→ TEXT PASSAGE
##############################

From the US, Albania’s new AI “minister” looks like a gimmick. But context matters. In a country where corruption corrodes trust in government, appointing a chatbot named Diella to oversee procurement could, in fact, be a smart tool for reducing abuse. Done well (and that’s a big if) this AI "minister" could help to make public services more transparent.
Albania Isn’t First: Seoul Did It a Quarter-Century Ago
Over twenty-five years ago in 1999, the Seoul Metropolitan Government launched the OPEN system (Online Procedures ENhancement for civil applications).
It created real-time transparency: citizens could see every step of a permit’s progress, who was responsible, and why decisions were made. Within a few years, it was voted the city’s most valuable policy, copied nationally across South Korea, and shared with UN member states as an anti-corruption blueprint.
Over twenty-five years ago in 1999, the Seoul Metropolitan Government launched the OPEN system (Online Procedures ENhancement for civil applications).
Before OPEN, getting a construction permit or sanitation approval meant repeated visits to a government office, endless paperwork, and frequent opportunities for officials to solicit bribes.
With OPEN, the entire process went online. Applicants could see exactly who was handling their case, when a decision was due, and what rules applied.
By removing face-to-face interaction and creating an auditable digital trail, OPEN reduced corruption complaints and improved trust. Researchers from Korea University, Inha University, and Yonsei University have shown that the system became so successful that it was adopted nationally in Korea and recommended internationally as a model for reform. "[I]t is widely considered a success. Citizens, public administration specialists, and government employees voted the OPEN system as the Most Valuable Policy of Seoul in 1999 and 2000. The OPEN system was also recognized by international organizations. In 2000, Kofi Annan, the then U.N. Secretary-General, and Koh, Mayor of Seoul, agreed to offer the OPEN system to 180 member nations of the U.N."

##############################

→ PROVIDED DATA
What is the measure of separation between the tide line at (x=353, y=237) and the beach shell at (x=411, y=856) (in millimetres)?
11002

##############################

→ REQUIRED ACTION 1
In the passage on Albania's AI minister, what is the name of the chatbot appointed to oversee procurement?
→ REQUIRED ACTION 2
Print the stretch of the passage on Albania's AI minister from "It created real-time" through "to solicit bribes.".

→ EXERCISE SOLUTION 1
Diella

→ EXERCISE SOLUTION 2
It created real-time transparency: citizens could see every step of a permit’s progress, who was responsible, and why decisions were made. Within a few years, it was voted the city’s most valuable policy, copied nationally across South Korea, and shared with UN member states as an anti-corruption blueprint.
Over twenty-five years ago in 1999, the Seoul Metropolitan Government launched the OPEN system (Online Procedures ENhancement for civil applications).
Before OPEN, getting a construction permit or sanitation approval meant repeated visits to a government office, endless paperwork, and frequent opportunities for officials to solicit bribes.